# Warmest, waterproof or windproof full front of the tights?



## mtnbikerva1 (Jan 30, 2009)

I have a old pair of VOLER brand bib tights that I like best, but they do not make them any more. They are wind/waterproof from the ankle up! Love it.
I have some top of the line Sugoi winter bibs but the windproof material only goes to just below the knee.
WARM is what I am looking for, and waterproof/windproof makes a huge difference!
Thank you.


----------



## greatscott (Jan 31, 2019)

Voler use to be very reasonably priced as well, but they saw the chance to make money like a lot of cycling retail places did and they raised their prices A LOT. For example I have a crystal fabric rain jacket I bought about 5 years ago which they sold for $14 not on sale, I got it for $12! They have the same darn jacket, just added a zipper instead of velcro closure and now charge $109! I like the jacket a lot, but it isn't worth anywhere near $109, I could have agreed to a price hike up to $20 for the zipper but that's it.

As far as rain pants go that are windproof I got mine through Walmart!
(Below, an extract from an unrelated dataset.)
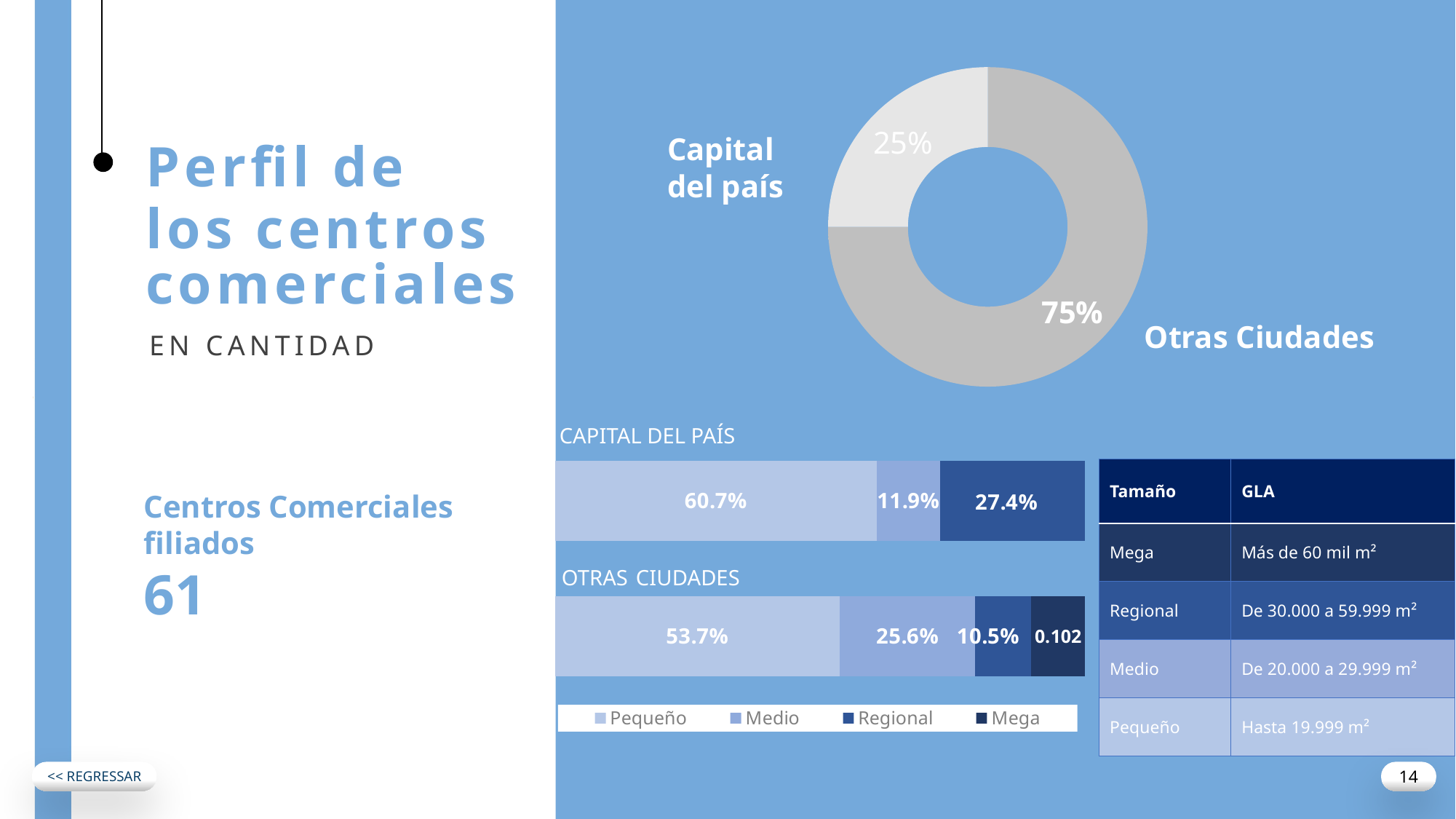
In the Otras Ciudades stacked bar, what is the value for Mega? 0.102 In the donut chart, which category has the larger share, Capital del país or Otras Ciudades? Otras Ciudades What is the difference between the Pequeño value for Capital del País and the Pequeño value for Otras Ciudades? 7.0% In the donut chart, how many categories are shown? 2 In the Capital del País stacked bar, what is the value for Regional? 27.4% How many entries does the legend of the stacked bar charts list? 4 In the donut chart, what share is shown for Capital del país? 25% In the Capital del País stacked bar, what is the value for Pequeño? 60.7% In the Otras Ciudades stacked bar, which segment is the largest? Pequeño In the Capital del País stacked bar, which segment is the smallest? Medio In the donut chart, what share is shown for Otras Ciudades? 75% In the Otras Ciudades stacked bar, what is the value for Medio? 25.6%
NOOOOOOOOOO not Walmart, yes Walmart, and they only cost me $9, and they work just fine in the rain...but I do live in California so it doesn't rain a lot, so they don't get used much at all, but I have used them a couple of times in the last year that I've had them and never got wet nor cold (if it rains where I live it's usually in the winter). I wear them over a tight fitting stretch fleece type of pant to keep the cold from the rain pants from contacting my legs, I get those too from Walmart for around $30. I don't wear them enough to warrant buying expensive pants and rain pants, and they work real well, so why bother paying more? sure they're not so tight fitting to be classified as aero, but I'm riding in the rain and cold, aero is the last thing on my mind!
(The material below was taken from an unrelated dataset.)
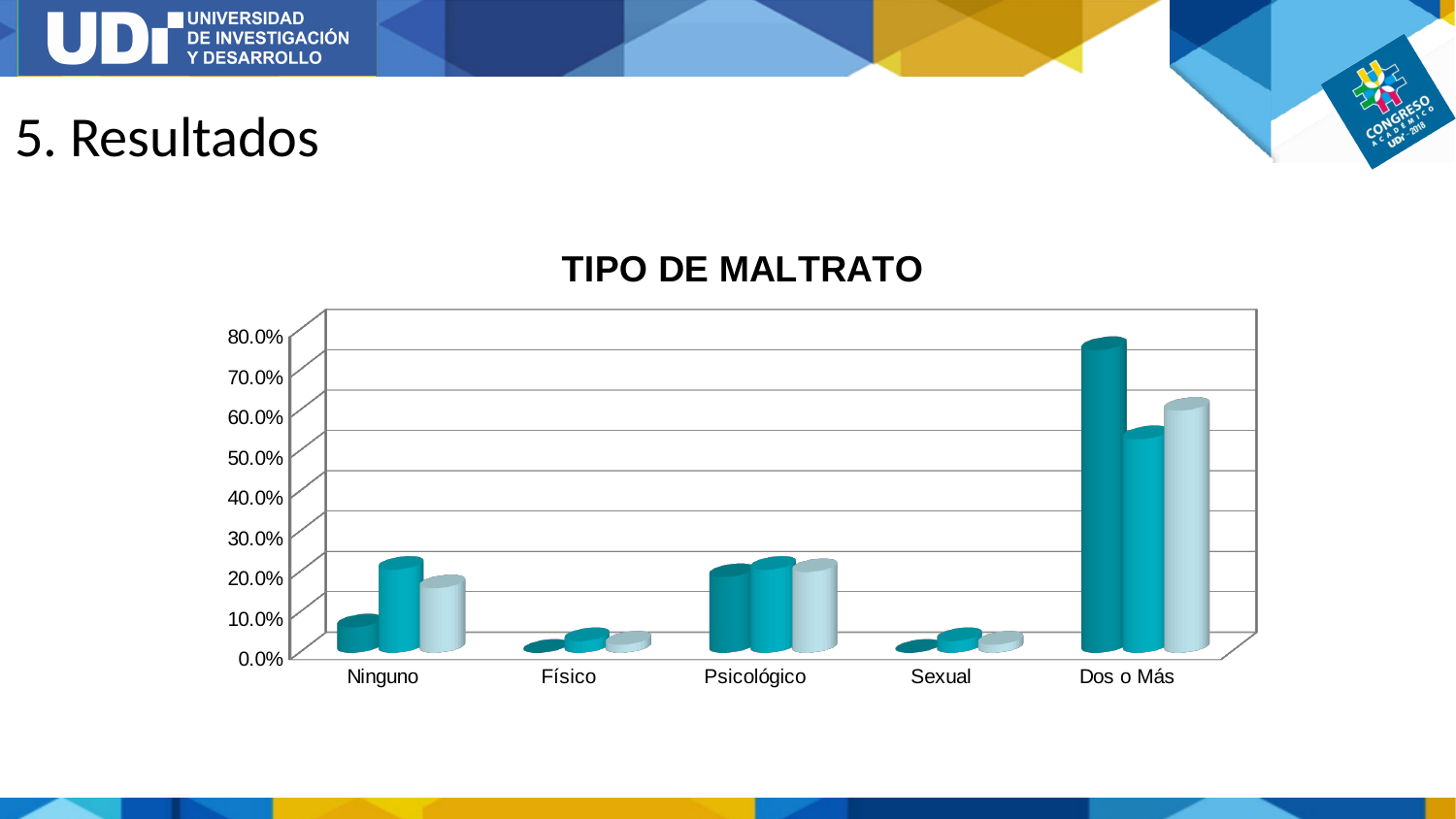
What is the title of the chart? TIPO DE MALTRATO Is the value of the dark teal bar for Dos o Más greater or less than 70.0%? greater Is the value of the medium teal bar for Dos o Más greater or less than 60.0%? less Is the value of the light blue bar for Dos o Más greater or less than 50.0%? greater Which is larger for Dos o Más, the dark teal bar or the light blue bar? the dark teal bar How many bars are plotted for each category in the chart? 3 How many categories are shown on the x axis of the chart? 5 Which is larger, the dark teal bar for Ninguno or the dark teal bar for Psicológico? Psicológico What kind of chart is shown on the slide? bar chart Which category has the highest bars in the chart? Dos o Más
Because they're not aero I do use a reflective strap on the pants to make sure the pant leg doesn't get into the chain.


----------



## dcorn (Sep 1, 2011)

I'd imagine Gore makes some nice waterproof/windproof stuff.


----------



## Bob Ross (Apr 18, 2006)

I'm not sure about waterproof, but the Pearl Izumi Amphib is _very_ warm, windproof in front if not all around, and probably at least water-resistant. They're my go-to bib tights for the coldest, wettest, crappiest winter days.


----------



## Srode (Aug 19, 2012)

Bob Ross said:


> I'm not sure about waterproof, but the Pearl Izumi Amphib is _very_ warm, windproof in front if not all around, and probably at least water-resistant. They're my go-to bib tights for the coldest, wettest, crappiest winter days.


Yup, that's what I was going to say - and they are pretty good in the waterproof category too. I have Assos, Gore, Castelli and PI, and the PI AM-Fibs are the warmest easily.


----------



## pmf (Feb 23, 2004)

Bob Ross said:


> I'm not sure about waterproof, but the Pearl Izumi Amphib is _very_ warm, windproof in front if not all around, and probably at least water-resistant. They're my go-to bib tights for the coldest, wettest, crappiest winter days.


Agreed. I bought a pair years ago and never wear them anymore because I've gotten old and wimpy about riding when its really cold. 25 is pretty much my limit, and that's for a 17 mile ride into work.Cold and raining .... fug that.


----------